I met Ong during the September launch of his second book, a compilation of heirloom recipes titled Nonya Heritage Kitchen: Origins, Utensils and Recipes, to discuss how Penang Peranakan cuisine varies from its Malaccan and Singaporean counterparts. Both Penang and Singapore Peranakan food is strongly influenced by its Malay and Hokkien origins.
“Penang Nyonya food is also influenced by the Thais, northern Malays and the Hainanese, while Singapore Peranakan food has Indonesian influences. This explains why you cannot find perut ikan or kerabu in Singapore Peranakan cuisine and why mee soto, sayur lodeh, gado-gado and rendang don’t feature much in Penang Nyonya cuisine,” explains Ong, who is a retired professor at Singapore’s Nanyang Technological University in the College of Engineering. “There is even a suggestion that the Malacca Nyonyas use a lot of tomatoes in their cooking because of Portuguese influences.”
Singaporean Peranakan food tends to be sweeter as well. “My impression is that tau cheo (fermented bean paste) is used a lot. For example, it is commonly used in the Nyonya chap chye and the fillings for poh piah and kuih pai tee but not so in Penang. Some Penang recipes for chap chye use tau ju (soy sauce) instead.”
“Additionally, many early recipes – including some of my mother’s – use the cost of ingredients instead as a measure: 10 sen of dried chillies, 15 sen of shallots or five sen of belacan.
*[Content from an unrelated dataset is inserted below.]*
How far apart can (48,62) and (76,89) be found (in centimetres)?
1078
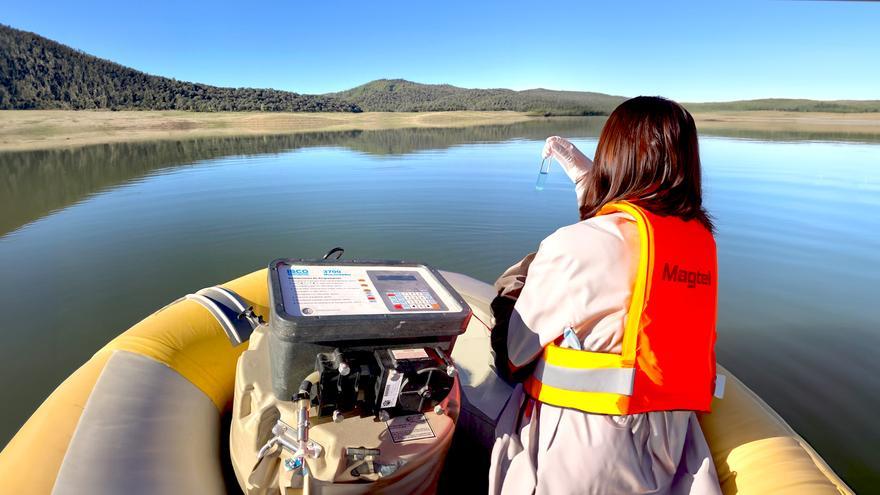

It would be interesting to use these recipes according to the original costs but scaled up to take inflation into account. We would certainly end up with a different retro dish since inflation is so different for each of the various ingredients.”
The accumulation of these factors has perhaps resulted in the near disappearance of several classic Nyonya delicacies, such as sesargon. Ong recalls “It is the one Nyonya heritage titbit that I ate when I was young. ‘Titbit’ is quite the right description because you could say sesargon is a very posh version of sugared desiccated coconut, although it is very time consuming to prepare – many hours of slow frying!”
Sesargon is made up of a trifecta of main ingredients: grated coconut, ground rice and egg which are “mixed together and fried over low heat in a traditional brass pan with pandan leaves to give it the flavour. Sugar is the last ingredient to be added”. The sesargon is then packed into dainty little cones shaped from thin greaseproof tracing paper. “The proper way to eat sesargon from a paper cone is to tear off the bottom, tilt your head backward and tap the cone to let the sesargon flow into your mouth a little at a time.” However, Ong warns: “A word of caution is needed here: make sure it doesn’t get into your air passage.”
In the old days, Baba Nyonyas subscribed to indefinite measures when cooking. It was all done by rough estimation or agak agak in both Baba Malay and Malay – by taste, feel and experience.
With the release of Nonya Heritage Kitchen, Ong is hopeful that some of the more traditional Peranakan dishes will soon be making a comeback. “If anything, it will raise the awareness of Nyonya cuisine among the younger generation in Malaysia.”